- By Michael Hardy
- Aug 23, 2004
That big box on your desk
These days, the talk is so
focused on laptops, tablet PCs, handhelds and other alternative computers that it seems almost retro to mention a new desktop computer coming through the pipeline.
But retro is in and MPC
Computers LLC officials have launched the ClientPro 365,
a desktop computer that is based on easy management
Considered a replacement for the ClientPro 345, the 365 features better graphics and networking capabilities along with a new chassis design to improve its internal cooling, according to company officials.
The computer comes with an Intel Corp. Pentium 4 chip, an integrated Gigabit Ethernet controller, eight high-speed USB ports, 256M of memory and a 40G hard drive.
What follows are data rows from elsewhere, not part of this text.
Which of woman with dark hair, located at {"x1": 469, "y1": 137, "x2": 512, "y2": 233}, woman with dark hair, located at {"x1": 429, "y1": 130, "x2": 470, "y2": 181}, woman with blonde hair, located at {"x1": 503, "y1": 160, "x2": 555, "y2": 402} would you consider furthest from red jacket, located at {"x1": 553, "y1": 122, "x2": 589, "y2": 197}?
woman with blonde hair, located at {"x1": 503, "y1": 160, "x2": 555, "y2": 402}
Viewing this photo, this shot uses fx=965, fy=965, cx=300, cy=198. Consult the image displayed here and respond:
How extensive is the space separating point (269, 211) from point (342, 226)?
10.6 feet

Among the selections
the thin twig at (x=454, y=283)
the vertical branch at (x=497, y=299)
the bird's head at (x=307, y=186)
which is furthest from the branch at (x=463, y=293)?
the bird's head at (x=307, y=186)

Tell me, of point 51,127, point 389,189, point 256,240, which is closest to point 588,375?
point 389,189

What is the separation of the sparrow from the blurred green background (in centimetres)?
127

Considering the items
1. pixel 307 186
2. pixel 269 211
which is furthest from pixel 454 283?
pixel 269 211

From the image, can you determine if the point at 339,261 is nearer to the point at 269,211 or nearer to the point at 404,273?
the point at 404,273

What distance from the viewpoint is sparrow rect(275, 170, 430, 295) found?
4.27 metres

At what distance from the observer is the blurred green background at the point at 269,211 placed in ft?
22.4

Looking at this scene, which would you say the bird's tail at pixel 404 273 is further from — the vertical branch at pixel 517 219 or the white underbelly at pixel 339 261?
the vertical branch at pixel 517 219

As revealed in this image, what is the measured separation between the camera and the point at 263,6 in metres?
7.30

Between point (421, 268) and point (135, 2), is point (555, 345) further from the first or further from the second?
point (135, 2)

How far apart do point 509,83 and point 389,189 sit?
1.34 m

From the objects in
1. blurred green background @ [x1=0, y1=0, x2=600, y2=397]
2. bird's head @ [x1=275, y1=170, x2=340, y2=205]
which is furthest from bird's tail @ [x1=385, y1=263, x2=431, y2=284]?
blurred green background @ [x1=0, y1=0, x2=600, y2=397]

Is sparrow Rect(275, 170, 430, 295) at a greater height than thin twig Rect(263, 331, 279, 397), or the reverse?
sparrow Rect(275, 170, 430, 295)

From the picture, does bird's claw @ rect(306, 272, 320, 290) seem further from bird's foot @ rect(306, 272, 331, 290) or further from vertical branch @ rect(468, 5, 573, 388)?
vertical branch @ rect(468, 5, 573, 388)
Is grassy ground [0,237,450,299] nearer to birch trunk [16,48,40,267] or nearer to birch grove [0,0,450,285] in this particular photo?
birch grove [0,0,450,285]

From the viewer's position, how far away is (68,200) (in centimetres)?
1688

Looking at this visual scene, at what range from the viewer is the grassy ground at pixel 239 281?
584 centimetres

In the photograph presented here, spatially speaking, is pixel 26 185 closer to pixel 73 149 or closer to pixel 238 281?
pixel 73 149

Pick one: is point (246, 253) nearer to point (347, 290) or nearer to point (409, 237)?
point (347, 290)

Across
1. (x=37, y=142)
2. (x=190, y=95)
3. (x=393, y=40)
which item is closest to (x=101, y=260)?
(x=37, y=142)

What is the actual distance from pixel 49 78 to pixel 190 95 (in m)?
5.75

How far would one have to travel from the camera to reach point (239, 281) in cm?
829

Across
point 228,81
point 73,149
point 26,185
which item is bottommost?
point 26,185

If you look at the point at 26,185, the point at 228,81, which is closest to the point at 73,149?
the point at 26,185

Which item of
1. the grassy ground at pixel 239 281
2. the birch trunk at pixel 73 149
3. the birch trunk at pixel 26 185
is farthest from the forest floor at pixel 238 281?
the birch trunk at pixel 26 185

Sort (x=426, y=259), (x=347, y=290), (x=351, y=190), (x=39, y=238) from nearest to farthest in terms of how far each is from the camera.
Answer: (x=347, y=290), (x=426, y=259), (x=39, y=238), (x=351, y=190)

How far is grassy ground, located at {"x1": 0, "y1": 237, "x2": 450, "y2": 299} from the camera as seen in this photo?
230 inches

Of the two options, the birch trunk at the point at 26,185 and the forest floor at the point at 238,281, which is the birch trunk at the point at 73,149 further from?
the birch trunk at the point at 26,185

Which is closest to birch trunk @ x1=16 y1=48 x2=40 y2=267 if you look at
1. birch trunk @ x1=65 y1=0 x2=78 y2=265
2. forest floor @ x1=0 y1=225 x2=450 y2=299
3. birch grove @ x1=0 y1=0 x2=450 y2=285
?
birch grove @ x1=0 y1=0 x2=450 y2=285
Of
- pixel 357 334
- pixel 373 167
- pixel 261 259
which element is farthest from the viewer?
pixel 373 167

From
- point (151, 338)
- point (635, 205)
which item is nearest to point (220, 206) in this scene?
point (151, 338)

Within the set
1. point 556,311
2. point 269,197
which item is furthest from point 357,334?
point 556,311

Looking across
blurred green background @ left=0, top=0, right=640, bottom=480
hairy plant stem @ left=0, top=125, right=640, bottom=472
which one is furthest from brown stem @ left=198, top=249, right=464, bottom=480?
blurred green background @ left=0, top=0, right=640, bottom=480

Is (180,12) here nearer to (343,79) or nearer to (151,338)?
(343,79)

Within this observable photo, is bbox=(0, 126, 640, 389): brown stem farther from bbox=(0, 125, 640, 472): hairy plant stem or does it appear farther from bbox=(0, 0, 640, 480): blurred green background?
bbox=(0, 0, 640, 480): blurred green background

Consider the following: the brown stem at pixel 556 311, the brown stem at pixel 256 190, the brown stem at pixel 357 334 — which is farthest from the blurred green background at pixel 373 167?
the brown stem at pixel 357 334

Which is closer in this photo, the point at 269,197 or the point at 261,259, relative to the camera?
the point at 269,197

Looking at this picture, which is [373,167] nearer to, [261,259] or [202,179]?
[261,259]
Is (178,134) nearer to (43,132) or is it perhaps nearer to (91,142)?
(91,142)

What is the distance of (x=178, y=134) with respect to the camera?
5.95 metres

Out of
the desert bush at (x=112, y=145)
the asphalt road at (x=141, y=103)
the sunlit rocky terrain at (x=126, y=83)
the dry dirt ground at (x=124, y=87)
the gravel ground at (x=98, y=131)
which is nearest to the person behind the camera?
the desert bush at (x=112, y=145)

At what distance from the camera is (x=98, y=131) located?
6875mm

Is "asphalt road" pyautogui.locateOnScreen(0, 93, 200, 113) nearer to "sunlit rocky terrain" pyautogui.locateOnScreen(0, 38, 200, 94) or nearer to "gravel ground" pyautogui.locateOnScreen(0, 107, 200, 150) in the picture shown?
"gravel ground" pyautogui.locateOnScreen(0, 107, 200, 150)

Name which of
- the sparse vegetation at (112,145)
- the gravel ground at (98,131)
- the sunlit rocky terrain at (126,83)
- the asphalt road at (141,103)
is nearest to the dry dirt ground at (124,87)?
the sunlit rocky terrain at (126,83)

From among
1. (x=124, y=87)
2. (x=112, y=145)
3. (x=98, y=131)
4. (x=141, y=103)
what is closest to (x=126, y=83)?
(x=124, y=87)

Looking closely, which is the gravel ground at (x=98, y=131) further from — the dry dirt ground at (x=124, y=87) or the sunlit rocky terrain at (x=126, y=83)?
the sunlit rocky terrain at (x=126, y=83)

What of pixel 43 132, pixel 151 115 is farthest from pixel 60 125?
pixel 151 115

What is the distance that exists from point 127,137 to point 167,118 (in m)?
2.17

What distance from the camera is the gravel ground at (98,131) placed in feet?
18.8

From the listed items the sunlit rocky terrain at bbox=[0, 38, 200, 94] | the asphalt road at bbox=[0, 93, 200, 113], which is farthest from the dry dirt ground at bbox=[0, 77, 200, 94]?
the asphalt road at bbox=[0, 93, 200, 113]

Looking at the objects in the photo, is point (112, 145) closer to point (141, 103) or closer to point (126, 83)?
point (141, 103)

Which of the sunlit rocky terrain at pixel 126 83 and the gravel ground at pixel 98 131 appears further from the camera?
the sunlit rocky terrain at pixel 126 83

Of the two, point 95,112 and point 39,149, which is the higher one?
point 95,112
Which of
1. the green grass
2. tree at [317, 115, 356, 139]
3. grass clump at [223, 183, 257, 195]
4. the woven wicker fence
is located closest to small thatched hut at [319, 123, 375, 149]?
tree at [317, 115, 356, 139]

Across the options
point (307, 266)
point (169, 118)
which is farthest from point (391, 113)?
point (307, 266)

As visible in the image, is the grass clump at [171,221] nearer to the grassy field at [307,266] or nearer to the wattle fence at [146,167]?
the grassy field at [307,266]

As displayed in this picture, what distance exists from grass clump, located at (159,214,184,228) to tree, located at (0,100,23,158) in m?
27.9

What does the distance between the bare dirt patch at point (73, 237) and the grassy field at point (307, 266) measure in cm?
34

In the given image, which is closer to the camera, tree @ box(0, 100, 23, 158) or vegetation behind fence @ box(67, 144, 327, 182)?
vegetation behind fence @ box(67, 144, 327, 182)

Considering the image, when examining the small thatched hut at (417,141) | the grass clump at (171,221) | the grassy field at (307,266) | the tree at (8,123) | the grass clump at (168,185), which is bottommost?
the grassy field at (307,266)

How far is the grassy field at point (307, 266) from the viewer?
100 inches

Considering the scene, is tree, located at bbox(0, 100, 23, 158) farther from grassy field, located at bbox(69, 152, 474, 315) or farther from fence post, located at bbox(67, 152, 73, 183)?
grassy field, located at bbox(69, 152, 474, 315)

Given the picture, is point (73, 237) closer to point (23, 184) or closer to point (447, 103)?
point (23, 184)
The system's retail price is $919.
As far from the desk as you can get
Meanwhile, the leaders at PacketHop Inc. and Xybernaut Corp. have teamed up to combine wireless broadband communications with wearable computing technologies—Xybernaut's specialty.
Employees at the two companies have been working for more than six months to develop an integrated solution for first responders, according to officials from both companies. They want to provide equipment that can satisfy both computing and broadband communications needs for mobile workers, who often perform their jobs in harsh conditions.
PacketHop's "mobile mesh" software is usually loaded onto computers equipped with IP radio capabilities. In this case, Xybernaut's Mobile Assistant V and Atigo product families provide the computing power. Combined, the products allow a secure mobile broadband network to be created instantly at the scene of a disaster.
ComCam Inc. officials have released the Pocket C3 camera control center, which provides a mobile camera control room for people using Microsoft Corp. Windows CE and Pocket PC handheld platforms.
The product gives users the ability to see video on handheld devices, such as direct feeds from surveillance cameras. According to Don Gilbreath, ComCam's chief executive officer, handhelds have advanced enough that the video displays with "great frame rates."